Confessions of a hacker: I once blew the attack
Originally titled , halfway through writing it, I felt the experience should be worthy of the title.
darkness comes before dawn
We have to go back more than six years., That was the time when China's cybersecurity darkness comes before dawn, Phishing sites are rampant。 Kingsoft and 360 Security guards have all duly launched a promise to pay for the safety of online purchases, Most of these pressures are carried by the anti-fishing program。

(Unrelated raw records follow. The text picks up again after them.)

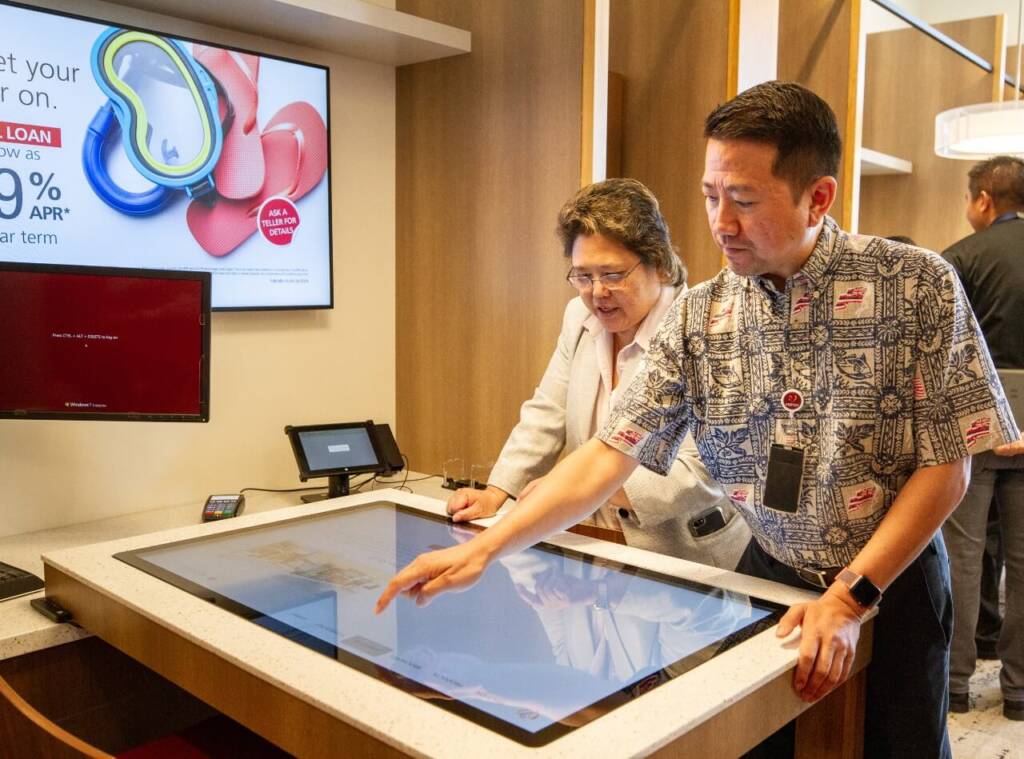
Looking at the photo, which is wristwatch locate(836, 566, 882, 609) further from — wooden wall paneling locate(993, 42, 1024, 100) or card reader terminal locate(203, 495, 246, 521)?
wooden wall paneling locate(993, 42, 1024, 100)

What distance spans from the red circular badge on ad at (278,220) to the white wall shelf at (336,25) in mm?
480

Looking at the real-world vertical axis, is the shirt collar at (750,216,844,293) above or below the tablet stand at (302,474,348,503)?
above

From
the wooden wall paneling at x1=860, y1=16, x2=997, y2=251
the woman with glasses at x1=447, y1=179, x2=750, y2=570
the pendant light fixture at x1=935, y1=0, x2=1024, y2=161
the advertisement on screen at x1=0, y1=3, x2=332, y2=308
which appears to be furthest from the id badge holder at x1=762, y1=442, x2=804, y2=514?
the wooden wall paneling at x1=860, y1=16, x2=997, y2=251

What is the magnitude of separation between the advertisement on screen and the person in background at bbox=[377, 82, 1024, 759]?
142cm

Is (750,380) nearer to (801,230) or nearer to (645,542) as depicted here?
(801,230)

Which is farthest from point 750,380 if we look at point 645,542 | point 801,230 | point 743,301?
point 645,542

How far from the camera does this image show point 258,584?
1.56m

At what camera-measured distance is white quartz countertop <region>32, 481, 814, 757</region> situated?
101 centimetres

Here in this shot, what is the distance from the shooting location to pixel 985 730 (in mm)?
2939

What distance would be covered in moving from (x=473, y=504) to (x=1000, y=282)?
2.24 metres

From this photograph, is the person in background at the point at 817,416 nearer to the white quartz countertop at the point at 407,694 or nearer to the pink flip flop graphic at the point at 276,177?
the white quartz countertop at the point at 407,694

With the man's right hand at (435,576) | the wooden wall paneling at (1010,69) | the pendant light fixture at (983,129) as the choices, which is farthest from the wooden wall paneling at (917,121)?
the man's right hand at (435,576)

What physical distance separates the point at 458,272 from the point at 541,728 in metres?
2.04

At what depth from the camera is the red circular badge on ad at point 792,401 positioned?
1.41 meters
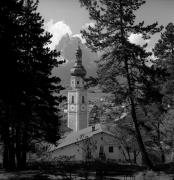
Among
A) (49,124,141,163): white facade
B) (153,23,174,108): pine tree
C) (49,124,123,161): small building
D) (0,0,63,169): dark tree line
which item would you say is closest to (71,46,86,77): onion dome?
(49,124,123,161): small building

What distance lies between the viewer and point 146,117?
116ft

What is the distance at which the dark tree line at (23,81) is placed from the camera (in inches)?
760

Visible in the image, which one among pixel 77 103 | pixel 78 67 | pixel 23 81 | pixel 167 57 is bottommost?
pixel 23 81

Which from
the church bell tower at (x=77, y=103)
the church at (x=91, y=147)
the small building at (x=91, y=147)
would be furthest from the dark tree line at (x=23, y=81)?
the church bell tower at (x=77, y=103)

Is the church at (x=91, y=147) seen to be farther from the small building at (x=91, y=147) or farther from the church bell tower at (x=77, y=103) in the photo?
the church bell tower at (x=77, y=103)

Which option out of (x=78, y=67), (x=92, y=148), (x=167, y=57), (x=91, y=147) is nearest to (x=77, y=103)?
(x=78, y=67)

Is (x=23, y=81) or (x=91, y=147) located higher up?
(x=23, y=81)

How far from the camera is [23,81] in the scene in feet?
65.1

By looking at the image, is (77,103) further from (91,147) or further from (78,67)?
(91,147)

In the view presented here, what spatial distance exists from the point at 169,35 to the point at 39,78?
15.3m

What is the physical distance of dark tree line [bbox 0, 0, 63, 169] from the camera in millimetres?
19297

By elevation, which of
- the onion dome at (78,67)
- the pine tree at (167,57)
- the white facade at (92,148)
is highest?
Result: the onion dome at (78,67)

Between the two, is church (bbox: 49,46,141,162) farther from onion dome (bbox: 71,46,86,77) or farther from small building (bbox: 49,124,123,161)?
onion dome (bbox: 71,46,86,77)

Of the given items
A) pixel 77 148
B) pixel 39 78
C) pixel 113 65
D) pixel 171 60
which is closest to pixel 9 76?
pixel 39 78
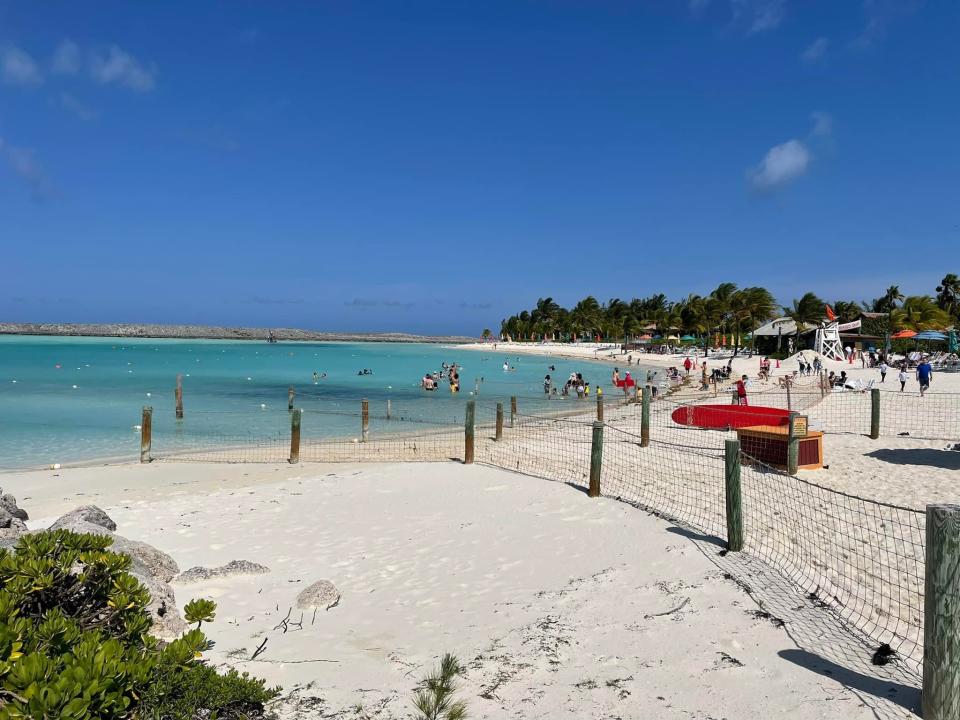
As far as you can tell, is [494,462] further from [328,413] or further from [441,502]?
[328,413]

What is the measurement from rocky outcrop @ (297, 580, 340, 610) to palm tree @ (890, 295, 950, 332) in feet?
221

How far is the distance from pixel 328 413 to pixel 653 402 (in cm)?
1492

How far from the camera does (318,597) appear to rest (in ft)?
20.0

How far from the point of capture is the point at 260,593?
637 centimetres

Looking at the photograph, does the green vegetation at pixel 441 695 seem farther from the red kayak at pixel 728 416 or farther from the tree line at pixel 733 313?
the tree line at pixel 733 313

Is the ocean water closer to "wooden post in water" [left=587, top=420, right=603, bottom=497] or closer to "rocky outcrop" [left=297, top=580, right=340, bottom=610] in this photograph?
"wooden post in water" [left=587, top=420, right=603, bottom=497]

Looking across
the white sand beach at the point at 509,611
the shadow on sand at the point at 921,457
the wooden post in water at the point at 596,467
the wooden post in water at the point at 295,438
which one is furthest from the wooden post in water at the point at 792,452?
the wooden post in water at the point at 295,438

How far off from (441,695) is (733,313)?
7856 cm

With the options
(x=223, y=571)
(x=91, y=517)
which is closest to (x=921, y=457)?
(x=223, y=571)

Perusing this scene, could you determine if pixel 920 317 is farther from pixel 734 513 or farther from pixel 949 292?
pixel 734 513

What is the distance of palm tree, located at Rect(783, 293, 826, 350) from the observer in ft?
192

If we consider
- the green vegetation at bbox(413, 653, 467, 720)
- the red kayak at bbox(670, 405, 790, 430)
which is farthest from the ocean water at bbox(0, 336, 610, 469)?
the green vegetation at bbox(413, 653, 467, 720)

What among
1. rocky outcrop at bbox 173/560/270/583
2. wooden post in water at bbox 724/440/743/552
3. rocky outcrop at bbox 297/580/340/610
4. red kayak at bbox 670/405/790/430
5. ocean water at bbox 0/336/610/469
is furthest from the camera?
ocean water at bbox 0/336/610/469

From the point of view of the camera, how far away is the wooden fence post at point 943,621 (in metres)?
3.85
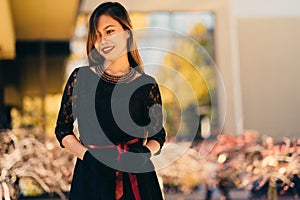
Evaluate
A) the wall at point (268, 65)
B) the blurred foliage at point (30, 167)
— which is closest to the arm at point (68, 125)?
the blurred foliage at point (30, 167)

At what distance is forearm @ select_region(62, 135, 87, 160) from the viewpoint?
83.8 inches

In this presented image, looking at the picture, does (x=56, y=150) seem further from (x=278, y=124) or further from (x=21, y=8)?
(x=278, y=124)

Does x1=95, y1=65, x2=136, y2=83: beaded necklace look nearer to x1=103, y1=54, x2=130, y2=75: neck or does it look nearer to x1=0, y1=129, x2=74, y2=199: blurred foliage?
x1=103, y1=54, x2=130, y2=75: neck

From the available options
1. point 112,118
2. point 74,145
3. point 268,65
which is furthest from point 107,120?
point 268,65

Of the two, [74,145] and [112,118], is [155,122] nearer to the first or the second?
[112,118]

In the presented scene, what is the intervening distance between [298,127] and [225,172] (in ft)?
16.4

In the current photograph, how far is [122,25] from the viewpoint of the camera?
7.23 ft

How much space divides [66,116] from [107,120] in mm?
121

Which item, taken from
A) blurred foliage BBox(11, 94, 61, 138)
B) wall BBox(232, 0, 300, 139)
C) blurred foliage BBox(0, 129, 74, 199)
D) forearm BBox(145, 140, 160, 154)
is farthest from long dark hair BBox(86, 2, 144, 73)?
wall BBox(232, 0, 300, 139)

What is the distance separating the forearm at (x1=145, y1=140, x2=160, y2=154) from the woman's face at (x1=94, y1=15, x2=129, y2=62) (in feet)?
0.86

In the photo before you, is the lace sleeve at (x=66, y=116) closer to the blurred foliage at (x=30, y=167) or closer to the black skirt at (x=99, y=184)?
the black skirt at (x=99, y=184)

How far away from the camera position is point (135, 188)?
6.97 ft

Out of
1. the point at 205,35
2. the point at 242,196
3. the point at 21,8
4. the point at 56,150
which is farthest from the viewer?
the point at 205,35

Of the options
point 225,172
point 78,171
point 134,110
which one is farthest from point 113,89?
point 225,172
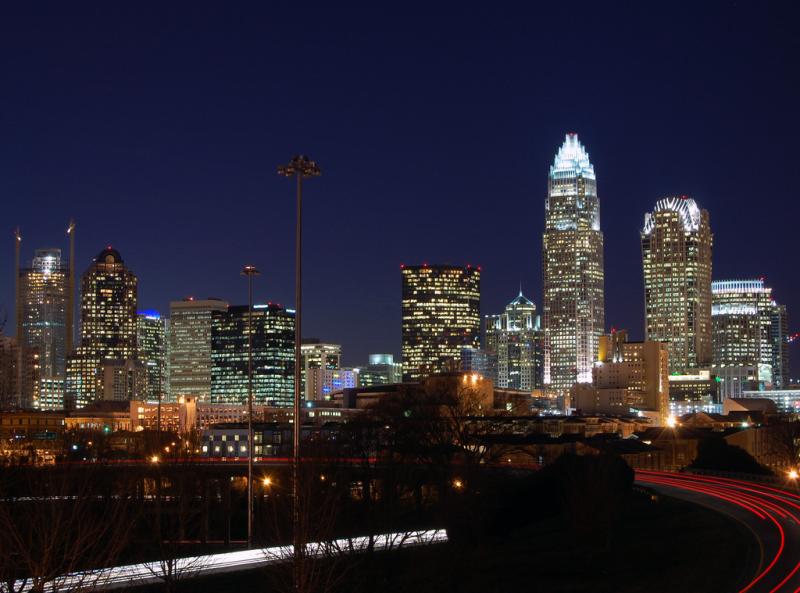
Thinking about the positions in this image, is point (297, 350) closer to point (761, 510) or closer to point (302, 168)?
point (302, 168)

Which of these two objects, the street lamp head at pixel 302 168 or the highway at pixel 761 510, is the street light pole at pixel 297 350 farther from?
the highway at pixel 761 510

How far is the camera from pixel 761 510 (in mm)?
66500

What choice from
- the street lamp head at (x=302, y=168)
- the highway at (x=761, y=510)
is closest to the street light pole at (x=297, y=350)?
the street lamp head at (x=302, y=168)

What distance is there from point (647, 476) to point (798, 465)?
2004 cm

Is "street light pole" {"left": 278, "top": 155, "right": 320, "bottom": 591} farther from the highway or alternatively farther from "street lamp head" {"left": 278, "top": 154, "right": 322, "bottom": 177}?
the highway

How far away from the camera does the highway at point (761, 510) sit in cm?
4478

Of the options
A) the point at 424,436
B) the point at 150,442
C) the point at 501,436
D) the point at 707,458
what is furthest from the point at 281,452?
the point at 707,458

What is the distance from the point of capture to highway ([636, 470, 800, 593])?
1763 inches

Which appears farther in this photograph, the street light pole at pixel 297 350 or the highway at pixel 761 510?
the highway at pixel 761 510

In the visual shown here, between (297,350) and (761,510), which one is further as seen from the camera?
(761,510)

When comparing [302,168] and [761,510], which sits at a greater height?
[302,168]

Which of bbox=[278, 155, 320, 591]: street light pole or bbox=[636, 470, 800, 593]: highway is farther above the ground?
bbox=[278, 155, 320, 591]: street light pole

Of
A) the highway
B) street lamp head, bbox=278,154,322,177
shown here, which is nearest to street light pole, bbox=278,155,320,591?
street lamp head, bbox=278,154,322,177

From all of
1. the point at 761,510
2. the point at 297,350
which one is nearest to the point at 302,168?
the point at 297,350
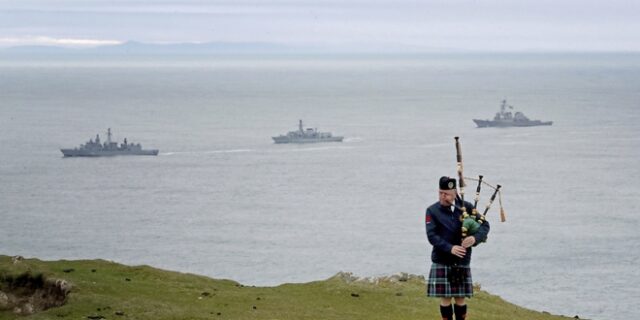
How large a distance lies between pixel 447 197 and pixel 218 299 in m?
9.45

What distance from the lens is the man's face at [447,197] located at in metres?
18.2

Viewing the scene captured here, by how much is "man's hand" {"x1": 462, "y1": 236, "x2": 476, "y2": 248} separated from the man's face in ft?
2.29

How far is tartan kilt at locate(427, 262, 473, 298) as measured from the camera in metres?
19.0

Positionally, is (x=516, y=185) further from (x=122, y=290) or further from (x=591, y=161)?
(x=122, y=290)

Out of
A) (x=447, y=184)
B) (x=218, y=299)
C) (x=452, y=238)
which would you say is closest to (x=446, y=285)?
(x=452, y=238)

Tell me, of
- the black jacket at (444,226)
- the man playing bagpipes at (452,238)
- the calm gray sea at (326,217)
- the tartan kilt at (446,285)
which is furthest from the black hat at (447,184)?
the calm gray sea at (326,217)

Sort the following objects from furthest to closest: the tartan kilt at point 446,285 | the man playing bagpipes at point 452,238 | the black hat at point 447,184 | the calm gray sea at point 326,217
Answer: the calm gray sea at point 326,217 < the tartan kilt at point 446,285 < the man playing bagpipes at point 452,238 < the black hat at point 447,184

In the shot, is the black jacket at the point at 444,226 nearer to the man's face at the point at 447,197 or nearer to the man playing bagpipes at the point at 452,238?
the man playing bagpipes at the point at 452,238

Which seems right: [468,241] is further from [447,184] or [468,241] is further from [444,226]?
[447,184]

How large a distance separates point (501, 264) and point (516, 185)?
5837 cm

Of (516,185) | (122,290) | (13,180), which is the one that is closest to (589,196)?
(516,185)

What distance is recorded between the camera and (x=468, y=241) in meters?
18.2

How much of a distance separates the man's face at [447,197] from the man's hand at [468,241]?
2.29ft

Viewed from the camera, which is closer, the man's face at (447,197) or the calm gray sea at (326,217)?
the man's face at (447,197)
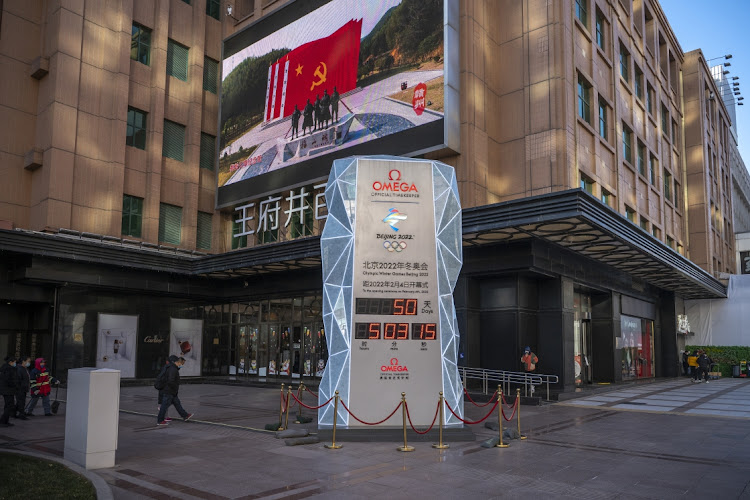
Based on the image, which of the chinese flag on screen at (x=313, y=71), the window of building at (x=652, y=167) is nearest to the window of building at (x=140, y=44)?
the chinese flag on screen at (x=313, y=71)

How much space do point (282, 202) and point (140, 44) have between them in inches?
453

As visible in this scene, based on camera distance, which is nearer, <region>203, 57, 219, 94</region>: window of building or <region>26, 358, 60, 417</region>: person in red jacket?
<region>26, 358, 60, 417</region>: person in red jacket

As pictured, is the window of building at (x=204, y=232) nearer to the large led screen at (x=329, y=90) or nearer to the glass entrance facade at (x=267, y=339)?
the large led screen at (x=329, y=90)

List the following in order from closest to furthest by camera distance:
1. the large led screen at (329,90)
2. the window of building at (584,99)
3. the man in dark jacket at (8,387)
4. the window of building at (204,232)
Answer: the man in dark jacket at (8,387) < the large led screen at (329,90) < the window of building at (584,99) < the window of building at (204,232)

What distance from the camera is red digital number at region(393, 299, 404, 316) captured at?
13492 mm

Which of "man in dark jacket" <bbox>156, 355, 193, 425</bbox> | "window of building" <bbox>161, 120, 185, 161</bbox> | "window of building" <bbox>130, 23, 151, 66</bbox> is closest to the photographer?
"man in dark jacket" <bbox>156, 355, 193, 425</bbox>

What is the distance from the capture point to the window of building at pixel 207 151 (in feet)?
112

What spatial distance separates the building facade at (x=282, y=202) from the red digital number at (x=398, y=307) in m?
6.58

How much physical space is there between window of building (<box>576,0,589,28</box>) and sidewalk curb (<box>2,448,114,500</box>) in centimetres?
2558

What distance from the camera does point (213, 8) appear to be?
119 feet

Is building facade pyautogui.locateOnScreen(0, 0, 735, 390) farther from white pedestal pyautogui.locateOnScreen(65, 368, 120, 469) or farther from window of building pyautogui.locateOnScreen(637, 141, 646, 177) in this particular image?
white pedestal pyautogui.locateOnScreen(65, 368, 120, 469)

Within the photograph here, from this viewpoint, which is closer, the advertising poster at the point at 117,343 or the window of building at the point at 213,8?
the advertising poster at the point at 117,343

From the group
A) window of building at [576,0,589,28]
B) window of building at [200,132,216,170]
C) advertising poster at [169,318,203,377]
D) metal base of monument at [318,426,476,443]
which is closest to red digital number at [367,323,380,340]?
metal base of monument at [318,426,476,443]

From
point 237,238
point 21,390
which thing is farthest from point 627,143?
point 21,390
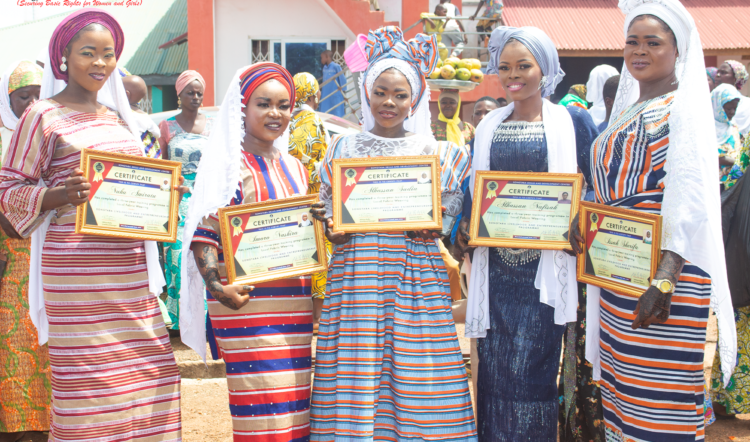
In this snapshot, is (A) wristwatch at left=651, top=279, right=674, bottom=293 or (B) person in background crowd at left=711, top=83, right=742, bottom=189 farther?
(B) person in background crowd at left=711, top=83, right=742, bottom=189

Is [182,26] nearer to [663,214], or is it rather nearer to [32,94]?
[32,94]

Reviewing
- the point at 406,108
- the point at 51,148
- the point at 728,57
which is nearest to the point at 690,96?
the point at 406,108

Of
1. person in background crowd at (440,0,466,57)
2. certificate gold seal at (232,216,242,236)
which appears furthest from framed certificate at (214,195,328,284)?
person in background crowd at (440,0,466,57)

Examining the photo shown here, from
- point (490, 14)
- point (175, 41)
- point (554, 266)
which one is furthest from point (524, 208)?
point (175, 41)

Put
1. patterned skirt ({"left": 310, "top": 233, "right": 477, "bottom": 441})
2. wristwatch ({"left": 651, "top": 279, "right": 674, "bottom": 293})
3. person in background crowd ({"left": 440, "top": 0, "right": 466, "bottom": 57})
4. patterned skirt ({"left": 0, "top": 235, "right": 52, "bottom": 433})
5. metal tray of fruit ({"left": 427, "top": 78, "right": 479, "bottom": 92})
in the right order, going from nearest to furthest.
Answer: wristwatch ({"left": 651, "top": 279, "right": 674, "bottom": 293}) → patterned skirt ({"left": 310, "top": 233, "right": 477, "bottom": 441}) → patterned skirt ({"left": 0, "top": 235, "right": 52, "bottom": 433}) → metal tray of fruit ({"left": 427, "top": 78, "right": 479, "bottom": 92}) → person in background crowd ({"left": 440, "top": 0, "right": 466, "bottom": 57})

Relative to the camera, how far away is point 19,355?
413 centimetres

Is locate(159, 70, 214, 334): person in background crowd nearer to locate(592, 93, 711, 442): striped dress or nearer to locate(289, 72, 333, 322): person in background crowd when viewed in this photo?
locate(289, 72, 333, 322): person in background crowd

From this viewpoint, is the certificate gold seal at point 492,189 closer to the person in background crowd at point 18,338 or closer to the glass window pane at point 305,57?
the person in background crowd at point 18,338

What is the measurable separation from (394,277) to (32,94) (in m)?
2.90

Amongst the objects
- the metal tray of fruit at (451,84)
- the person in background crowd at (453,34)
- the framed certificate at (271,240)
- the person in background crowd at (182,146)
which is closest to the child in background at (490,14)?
the person in background crowd at (453,34)

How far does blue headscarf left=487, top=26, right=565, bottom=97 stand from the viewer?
325 cm

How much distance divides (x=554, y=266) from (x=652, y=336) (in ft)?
1.99

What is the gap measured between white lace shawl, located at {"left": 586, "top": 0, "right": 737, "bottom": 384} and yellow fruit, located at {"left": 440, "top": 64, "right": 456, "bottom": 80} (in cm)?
557

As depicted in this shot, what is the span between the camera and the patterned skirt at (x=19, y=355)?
411 cm
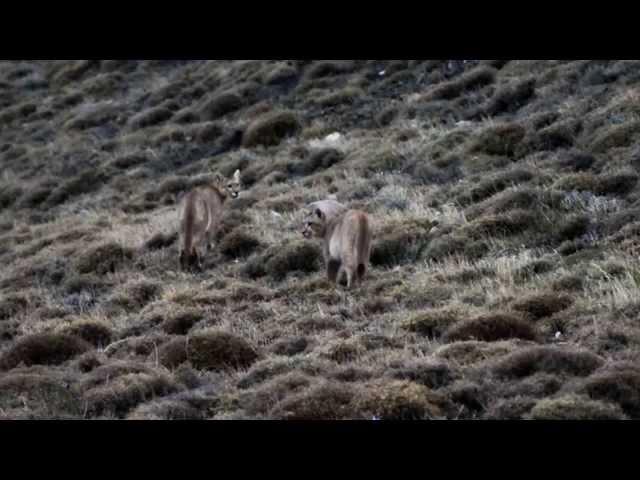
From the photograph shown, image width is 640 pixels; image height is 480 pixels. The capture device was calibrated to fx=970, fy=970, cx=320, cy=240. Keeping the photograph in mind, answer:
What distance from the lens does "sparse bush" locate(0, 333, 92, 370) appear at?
12.6 meters

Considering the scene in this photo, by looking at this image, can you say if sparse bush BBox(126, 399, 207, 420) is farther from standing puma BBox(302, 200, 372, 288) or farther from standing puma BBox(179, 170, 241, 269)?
standing puma BBox(179, 170, 241, 269)

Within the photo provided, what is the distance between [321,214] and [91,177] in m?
16.2

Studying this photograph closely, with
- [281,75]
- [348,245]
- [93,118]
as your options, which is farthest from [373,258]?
[93,118]

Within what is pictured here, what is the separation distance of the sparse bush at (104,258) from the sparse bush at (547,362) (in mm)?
10951

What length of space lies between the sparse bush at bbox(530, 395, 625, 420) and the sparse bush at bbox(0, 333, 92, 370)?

At that time, I had been working on the Kingsoft Cloud Check project for four years, from a fresh graduate to a development manager, and had been working in the anti-Trojan field, witnessing the building of the first cloud security system in China, which is still running now.
By chance, I took over the anti-phishing project, which had only one product manager, one operation, half a client-side developer and half a server-side developer, plus me, a total of four people. I later learned that Friends invested dozens of times more manpower in anti-phishing than we did.
The only difference is that I report directly to VP and can direct product, operations, client and server-side development with zero communication costs. An anti-phishing solution that I came up with in the morning was able to go online on the extranet by noon and see the data in the afternoon. This is a huge advantage that I didn't realize until much later: the Quick decisions。
At the time, the project was criticized for its slow response time, with the back-end system taking an average of five minutes to go through the complete analysis and release process. Of course, the amount of analysis that goes on every day is enormous.
So, the first thing I did when I took over the project was to spend a week rewriting the analytics code for the anti-phishing system that However, the new code did not go live. I didn't bother writing code for the next year , because, in the process, I realized that the code, while problematic, was not the bottleneck and that I had more important things to do.
there are trade-offs and gains
Several things were done in the first month.
Improved response time, from five minutes to one minute. This doesn't require any code changes, just smoothing out the process and having give and take.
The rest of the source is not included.